Your ability to keep web-enabled counterfeiting and piracy from driving you out of business will depend on a number of factors, namely whether your company has grown large enough to absorb the cost of enforcement plus lost sales.  Even for a decent-sized business (say $1-2 million in gross sales), these costs can be sufficient enough to have a substantial negative effect on the operating resources of the enterprise.  

If trademarks are infringed, enforcement is a little easier to address as a holistic process; but quite often, a counterfeiter will exclusively infringe copyright by pirating original designs for tees, hats, towels, mugs, etc.  This means someone—either an employee or outside counsel—will have to identify each of the items infringed, affirm their registrations, fill out the platform’s complaint forms, and follow the platform’s various steps to request removal of the infringing URLs from the site. 

The steps required by each platform can either be fairly straightforward or a unnecessarily labyrinthine, but the sites will generally comply with removals in a timely manner.  Nevertheless, the small business owner in this case has the same problem as the musician whose work keeps getting uploaded to YouTube—the game of Whack-a-Mole. The infringements you manage to remove in a period of days will soon reappear at new URLs with apparently new (but probably the same) sellers offering your products.  And you get to do the whole process again.

········

Using the information:
(1) In the passage on web-enabled counterfeiting, what does a counterfeiter quite often infringe exclusively, and how?
(2) Resume the passage on web-enabled counterfeiting and piracy, picking up after its last sentence.

[Items listed in a dataset]

········

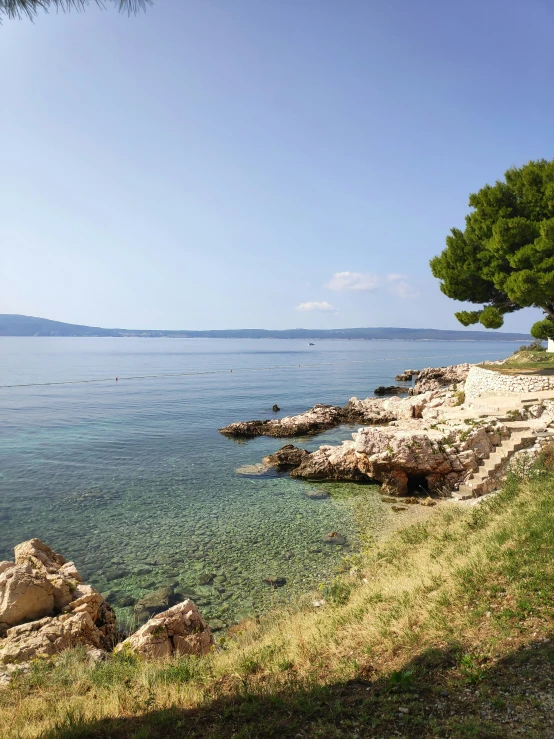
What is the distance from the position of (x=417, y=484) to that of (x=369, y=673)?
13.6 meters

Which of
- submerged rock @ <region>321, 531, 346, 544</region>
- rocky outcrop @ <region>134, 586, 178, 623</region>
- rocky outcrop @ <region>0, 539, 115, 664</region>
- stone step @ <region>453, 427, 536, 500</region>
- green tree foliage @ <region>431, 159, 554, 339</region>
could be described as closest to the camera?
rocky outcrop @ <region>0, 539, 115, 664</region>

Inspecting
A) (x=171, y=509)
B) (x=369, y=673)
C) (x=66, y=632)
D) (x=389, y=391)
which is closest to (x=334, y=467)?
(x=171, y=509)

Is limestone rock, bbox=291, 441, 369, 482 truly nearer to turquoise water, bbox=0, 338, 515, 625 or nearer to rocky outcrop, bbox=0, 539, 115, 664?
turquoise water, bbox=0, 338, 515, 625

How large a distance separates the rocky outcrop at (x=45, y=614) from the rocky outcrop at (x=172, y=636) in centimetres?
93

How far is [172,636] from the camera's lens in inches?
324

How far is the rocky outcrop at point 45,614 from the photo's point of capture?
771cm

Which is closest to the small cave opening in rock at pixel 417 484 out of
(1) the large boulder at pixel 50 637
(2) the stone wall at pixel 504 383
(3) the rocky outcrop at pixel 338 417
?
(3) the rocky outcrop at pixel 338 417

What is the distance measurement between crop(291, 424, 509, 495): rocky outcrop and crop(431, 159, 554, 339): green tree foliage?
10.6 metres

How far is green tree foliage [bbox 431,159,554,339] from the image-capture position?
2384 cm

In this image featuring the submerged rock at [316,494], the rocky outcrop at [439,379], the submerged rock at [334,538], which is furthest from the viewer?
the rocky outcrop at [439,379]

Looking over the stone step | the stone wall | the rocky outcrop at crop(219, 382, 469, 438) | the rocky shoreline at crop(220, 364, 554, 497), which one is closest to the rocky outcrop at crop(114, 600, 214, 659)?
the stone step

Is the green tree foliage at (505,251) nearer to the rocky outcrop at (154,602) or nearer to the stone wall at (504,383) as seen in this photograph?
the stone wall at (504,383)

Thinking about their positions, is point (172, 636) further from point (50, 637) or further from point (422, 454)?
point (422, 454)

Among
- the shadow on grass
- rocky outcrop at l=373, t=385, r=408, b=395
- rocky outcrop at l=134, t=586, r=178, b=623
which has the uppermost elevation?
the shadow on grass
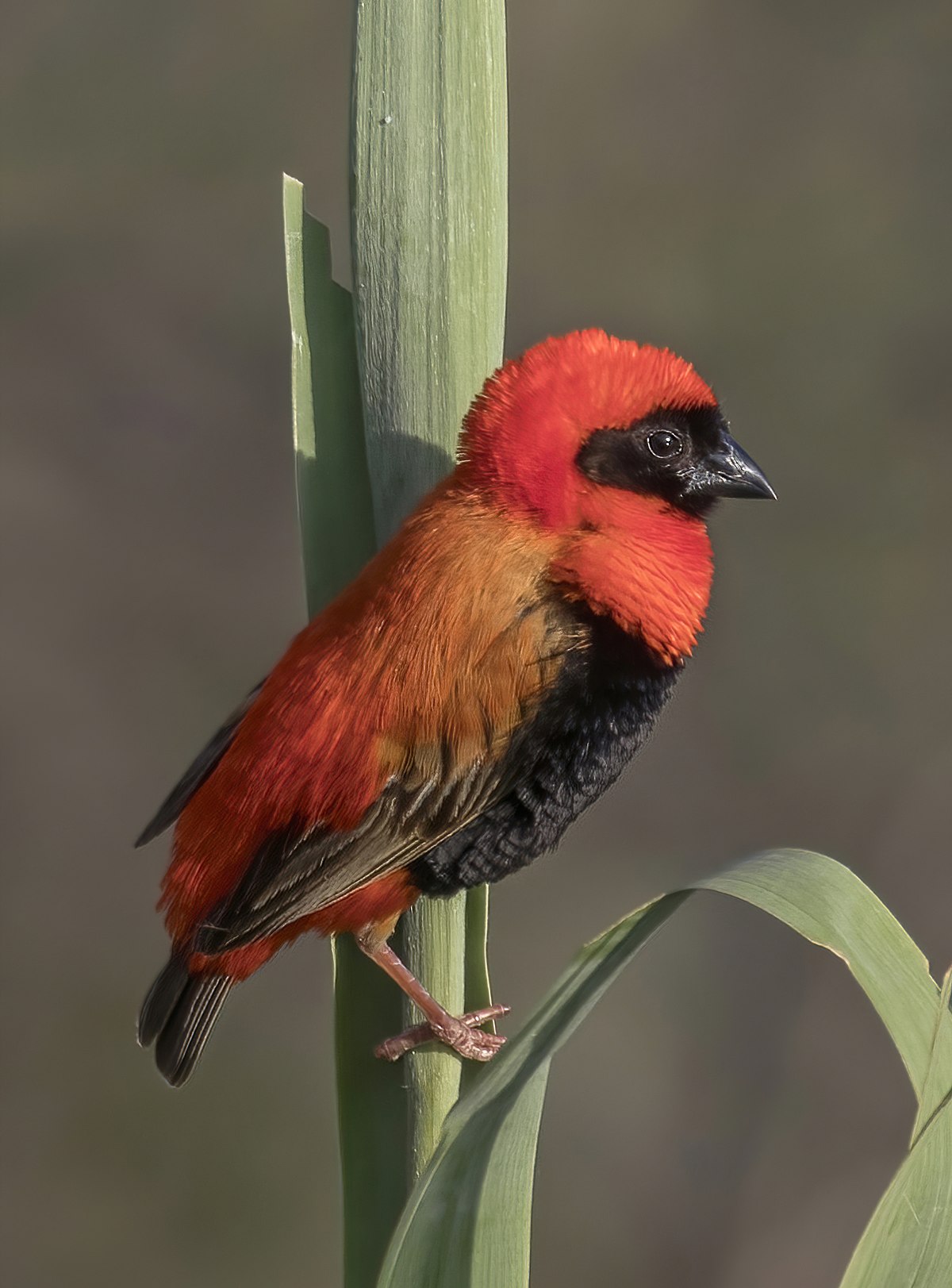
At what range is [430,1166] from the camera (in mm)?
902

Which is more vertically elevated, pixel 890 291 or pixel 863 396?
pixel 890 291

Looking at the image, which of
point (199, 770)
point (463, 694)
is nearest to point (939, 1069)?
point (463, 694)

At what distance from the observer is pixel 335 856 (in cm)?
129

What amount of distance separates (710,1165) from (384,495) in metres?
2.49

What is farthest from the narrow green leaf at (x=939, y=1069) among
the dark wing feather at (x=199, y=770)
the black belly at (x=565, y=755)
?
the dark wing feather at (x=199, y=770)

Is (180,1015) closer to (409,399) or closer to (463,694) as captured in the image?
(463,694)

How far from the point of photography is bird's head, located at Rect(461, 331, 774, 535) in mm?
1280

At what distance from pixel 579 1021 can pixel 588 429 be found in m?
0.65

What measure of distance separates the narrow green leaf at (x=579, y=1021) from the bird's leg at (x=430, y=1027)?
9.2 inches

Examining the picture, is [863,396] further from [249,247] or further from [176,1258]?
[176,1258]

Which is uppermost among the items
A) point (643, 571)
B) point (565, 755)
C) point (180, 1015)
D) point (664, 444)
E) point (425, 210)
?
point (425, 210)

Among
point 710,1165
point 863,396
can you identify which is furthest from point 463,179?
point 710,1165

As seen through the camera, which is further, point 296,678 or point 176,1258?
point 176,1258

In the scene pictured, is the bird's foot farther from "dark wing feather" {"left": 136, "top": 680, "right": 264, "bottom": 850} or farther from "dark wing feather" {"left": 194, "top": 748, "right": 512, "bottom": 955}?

········

Numbered responses:
(1) Copyright, by pirating original designs for tees, hats, towels, mugs, and similar items.

(2)
So, the question naturally arises, why don’t the major online retailers use their astounding technological prowess to better automate the identity of likely infringers?  It is true that Amazon allows a legit merchant to upload a product shot and have the system search all the places that image appears. This is not a useless tool, but it still implies a lot of extra, costly labor for the business/copyright owner. 

Why doesn’t Amazon, for instance, provide a more proactive interface for registered merchants and manufacturers similar to YouTube’s Copyright Match for the community of YouTubers, which alerts a creator when her videos are used by other YouTubers?  For instance, how hard is it for an Amazon or EBay to interpret data comprising  a) a matching photo, b) a price point about 80% less than it should be, and c) a seller based in a piracy-rich location like China, and flag the URL as a likely infringer?  This is too complicated for the most powerful computer companies in the world?

These are corporations that harvest and monetize the most granular data about us as consumers and private citizens.  Have a casual conversation with someone about eyewear in the vicinity of your phone and, like magic, you will soon be served an ad for eyewear.  Somehow, we accept this creepy invasion with a resigned shrug while simultaneously choosing to believe that these companies simply cannot analyze a basic data relationship between a product-maker and its legitimate products.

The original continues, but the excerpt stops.